(Spatial reasoning listing)
[START]
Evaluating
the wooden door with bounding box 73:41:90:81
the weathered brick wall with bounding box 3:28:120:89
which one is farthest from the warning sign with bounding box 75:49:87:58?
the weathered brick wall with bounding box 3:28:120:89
[END]
◆ Problem to work on: Please retype the listing above line for line, with nothing changed.

◆ Written solution:
Evaluating
the wooden door with bounding box 73:41:90:81
the weathered brick wall with bounding box 3:28:120:89
which one is farthest from the warning sign with bounding box 75:49:87:58?
the weathered brick wall with bounding box 3:28:120:89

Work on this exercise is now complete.